This weekend my neighbor told me his truck was broken into. As it turns out one of my cameras points the direction of his truck so I figured I would check out the footage to see if it caught anything. I have it set to continuous record, so I was pretty sure it would have captured it, I just didn’t know what time it happened so I started scrubbing the video to see if I could find it. Here are a couple things I noticed…
Scrubbing video using the mobile app is basically useless. IMO it's far too sensitive and when you try to move the play head it jumps around minutes at a time making it hard to stop somewhere precise in the video. I end up scrubbing back past the event and just letting it play up to where I actually wanted to see. In addition to that, the latency between the reading of the SD and the transfer of the video to the mobile app over the network just adds to the uselessness of the whole experience.
After scrubbing around a bit, the playback will ultimately freakout and send you back to the end of the video (or real-time) making you lose your place in the video and require you to re-scrub back to where you were.
When you do find the point in the video you want, there is no way to download the clip. It allows you to take a picture, but that seems like it's usefulness would be limited. For example, what if I needed to provide a clip (not an image) to the police?
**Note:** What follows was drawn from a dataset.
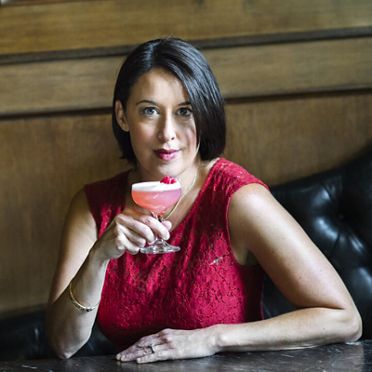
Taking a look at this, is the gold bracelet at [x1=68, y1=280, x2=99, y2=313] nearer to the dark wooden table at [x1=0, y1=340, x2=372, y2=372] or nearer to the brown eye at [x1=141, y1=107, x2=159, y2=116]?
the dark wooden table at [x1=0, y1=340, x2=372, y2=372]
With all that said, I figured I would just pull the SD card, load it up in the computer and use a program like Quicktime (or whatever) that would allow me to properly scrub the video to find what I was looking for in short order. When I did that I was surprised to find an empty SD card. Even though the camera has been in continuous record mode for weeks now, and at this point has started to record over the oldest footage, when looking at it on the computer there wasn't a single video file on the SD card. I checked both from a Mac and a Windows machine with the same results. To make the situation worse, when I installed the SD card back into the camera now all the footage I had previously been able to scrub through was gone!
During playback, use a pinch-out gesture on the timeline to expand it (there are two stages) which gives you much greater control over the timeline when trying to get to a certain point. The only way get the video off the camera in playback is to hit the record button and let it record in real time. (I’m not sure, but that feature may only be in the beta app still.)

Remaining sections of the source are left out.